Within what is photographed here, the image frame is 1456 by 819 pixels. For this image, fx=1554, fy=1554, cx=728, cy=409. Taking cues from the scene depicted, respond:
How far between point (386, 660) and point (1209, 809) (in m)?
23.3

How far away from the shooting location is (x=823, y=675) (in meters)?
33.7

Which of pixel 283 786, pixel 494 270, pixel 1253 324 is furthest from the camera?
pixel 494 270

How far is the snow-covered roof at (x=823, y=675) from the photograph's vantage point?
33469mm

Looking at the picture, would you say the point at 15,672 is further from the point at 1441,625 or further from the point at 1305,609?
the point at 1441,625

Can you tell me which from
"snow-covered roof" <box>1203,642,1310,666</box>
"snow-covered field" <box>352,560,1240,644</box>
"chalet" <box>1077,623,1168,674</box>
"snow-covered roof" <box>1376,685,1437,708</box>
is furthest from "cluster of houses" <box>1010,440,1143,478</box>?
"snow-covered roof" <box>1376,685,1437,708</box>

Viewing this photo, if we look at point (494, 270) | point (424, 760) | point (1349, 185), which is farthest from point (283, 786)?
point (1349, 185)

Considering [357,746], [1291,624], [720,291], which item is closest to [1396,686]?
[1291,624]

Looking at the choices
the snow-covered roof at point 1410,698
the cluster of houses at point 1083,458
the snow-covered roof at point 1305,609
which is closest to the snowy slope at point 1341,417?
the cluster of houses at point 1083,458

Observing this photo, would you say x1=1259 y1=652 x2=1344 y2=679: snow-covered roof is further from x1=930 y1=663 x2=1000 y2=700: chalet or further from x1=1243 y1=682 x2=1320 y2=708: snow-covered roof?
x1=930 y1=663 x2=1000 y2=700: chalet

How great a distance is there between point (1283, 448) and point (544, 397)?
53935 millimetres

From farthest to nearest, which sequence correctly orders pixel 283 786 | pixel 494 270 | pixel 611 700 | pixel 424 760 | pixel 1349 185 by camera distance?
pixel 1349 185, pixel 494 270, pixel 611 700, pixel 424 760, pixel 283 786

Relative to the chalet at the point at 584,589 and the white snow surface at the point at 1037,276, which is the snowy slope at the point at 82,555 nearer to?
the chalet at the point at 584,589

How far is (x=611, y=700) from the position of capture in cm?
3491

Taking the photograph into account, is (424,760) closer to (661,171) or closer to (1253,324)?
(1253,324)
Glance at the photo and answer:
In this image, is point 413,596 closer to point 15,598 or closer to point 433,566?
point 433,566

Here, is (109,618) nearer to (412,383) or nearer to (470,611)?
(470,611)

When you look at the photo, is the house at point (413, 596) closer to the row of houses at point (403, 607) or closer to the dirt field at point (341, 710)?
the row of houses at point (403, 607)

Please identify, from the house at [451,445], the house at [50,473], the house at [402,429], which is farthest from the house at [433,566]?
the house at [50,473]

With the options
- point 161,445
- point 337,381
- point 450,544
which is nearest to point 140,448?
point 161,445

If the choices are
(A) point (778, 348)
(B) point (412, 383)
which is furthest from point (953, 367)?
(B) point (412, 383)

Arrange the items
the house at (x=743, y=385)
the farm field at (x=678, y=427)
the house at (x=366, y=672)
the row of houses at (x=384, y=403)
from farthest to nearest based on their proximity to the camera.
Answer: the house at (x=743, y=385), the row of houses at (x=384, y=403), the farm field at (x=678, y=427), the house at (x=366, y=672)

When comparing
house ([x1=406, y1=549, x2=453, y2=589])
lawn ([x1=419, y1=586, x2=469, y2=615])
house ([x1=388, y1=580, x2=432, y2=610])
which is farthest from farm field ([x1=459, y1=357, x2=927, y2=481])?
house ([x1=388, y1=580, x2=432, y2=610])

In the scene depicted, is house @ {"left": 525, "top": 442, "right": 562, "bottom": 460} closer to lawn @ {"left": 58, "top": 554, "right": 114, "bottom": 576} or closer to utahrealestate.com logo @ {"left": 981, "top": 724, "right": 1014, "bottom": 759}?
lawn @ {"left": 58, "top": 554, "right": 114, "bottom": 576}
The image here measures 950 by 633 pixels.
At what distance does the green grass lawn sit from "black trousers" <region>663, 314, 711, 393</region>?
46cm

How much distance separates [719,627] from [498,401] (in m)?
========================
**WHAT THE EXERCISE ASKS:**
Update the listing above by swapping every "furthest" for "farthest" and leaving everything else as it is.

**WORKED ANSWER:**
Within what is photographed here, the image frame is 1456 by 819 pixels. For this image, fx=1554, fy=1554, cx=728, cy=409. Taking cues from the scene depicted, respond:
How far between point (386, 660) and point (1209, 809) (in m)?
23.3

How far away from the shooting location is (x=823, y=675) (in meters)?
33.7

Which of pixel 283 786, pixel 494 270, pixel 1253 324 is farthest from the camera?
pixel 494 270

How far is the snow-covered roof at (x=823, y=675) from the photograph's vantage point?
33469mm

Looking at the picture, would you say the point at 15,672 is further from the point at 1441,625 or further from the point at 1305,609?
the point at 1441,625

Can you tell me which from
"snow-covered roof" <box>1203,642,1310,666</box>
"snow-covered field" <box>352,560,1240,644</box>
"chalet" <box>1077,623,1168,674</box>
"snow-covered roof" <box>1376,685,1437,708</box>
is farthest from "cluster of houses" <box>1010,440,1143,478</box>?
"snow-covered roof" <box>1376,685,1437,708</box>

Viewing this photo, if we look at point (494, 270) | point (424, 760) | point (1349, 185), which is farthest from point (283, 786)?
point (1349, 185)

Considering [357,746], [1291,624], [720,291], which item is closest to [1396,686]?
[1291,624]

Looking at the choices
the snow-covered roof at point 1410,698
the cluster of houses at point 1083,458
the snow-covered roof at point 1305,609
which is closest to the snowy slope at point 1341,417?
the cluster of houses at point 1083,458

Observing this photo, would you say x1=1259 y1=652 x2=1344 y2=679: snow-covered roof is further from x1=930 y1=663 x2=1000 y2=700: chalet or further from x1=1243 y1=682 x2=1320 y2=708: snow-covered roof?
x1=930 y1=663 x2=1000 y2=700: chalet

How great a distance is there between point (1283, 448) and point (544, 397)?
53935 millimetres

From farthest to nearest, which sequence correctly orders pixel 283 786 | pixel 494 270 | pixel 611 700 | pixel 424 760 | pixel 1349 185 by camera distance?
pixel 1349 185, pixel 494 270, pixel 611 700, pixel 424 760, pixel 283 786

Relative to the chalet at the point at 584,589 and the white snow surface at the point at 1037,276, which is the snowy slope at the point at 82,555 nearer to?
the chalet at the point at 584,589

How far is (x=611, y=700) from the position of capture in cm?
3491

Taking the photograph into account, is (424,760) closer to (661,171) or closer to (1253,324)?
(1253,324)
Glance at the photo and answer:
In this image, is point 413,596 closer to point 15,598 or closer to point 433,566?
point 433,566

Here, is (109,618) nearer to (412,383) or nearer to (470,611)?
(470,611)

When you look at the photo, is the house at point (413, 596) closer to the row of houses at point (403, 607) or closer to the dirt field at point (341, 710)?
the row of houses at point (403, 607)

Please identify, from the house at [451,445], the house at [50,473], the house at [402,429], which is farthest from the house at [433,566]?
the house at [50,473]

With the options
- point 161,445
- point 337,381
- point 450,544
which is nearest to point 140,448?
point 161,445

If the choices are
(A) point (778, 348)
(B) point (412, 383)
which is farthest from point (953, 367)?
(B) point (412, 383)

Arrange the items
the house at (x=743, y=385)
the farm field at (x=678, y=427)
the house at (x=366, y=672)
the row of houses at (x=384, y=403)
from farthest to nearest based on their proximity to the camera.
Answer: the house at (x=743, y=385), the row of houses at (x=384, y=403), the farm field at (x=678, y=427), the house at (x=366, y=672)

When comparing
house ([x1=406, y1=549, x2=453, y2=589])
lawn ([x1=419, y1=586, x2=469, y2=615])
house ([x1=388, y1=580, x2=432, y2=610])
which is farthest from farm field ([x1=459, y1=357, x2=927, y2=481])?
house ([x1=388, y1=580, x2=432, y2=610])

In the scene depicted, is house @ {"left": 525, "top": 442, "right": 562, "bottom": 460} closer to lawn @ {"left": 58, "top": 554, "right": 114, "bottom": 576} or closer to utahrealestate.com logo @ {"left": 981, "top": 724, "right": 1014, "bottom": 759}?
lawn @ {"left": 58, "top": 554, "right": 114, "bottom": 576}
The image here measures 950 by 633 pixels.
At what distance does the green grass lawn sit from "black trousers" <region>663, 314, 711, 393</region>?
46cm

How much distance separates [719,627] from [498,401] (in m)?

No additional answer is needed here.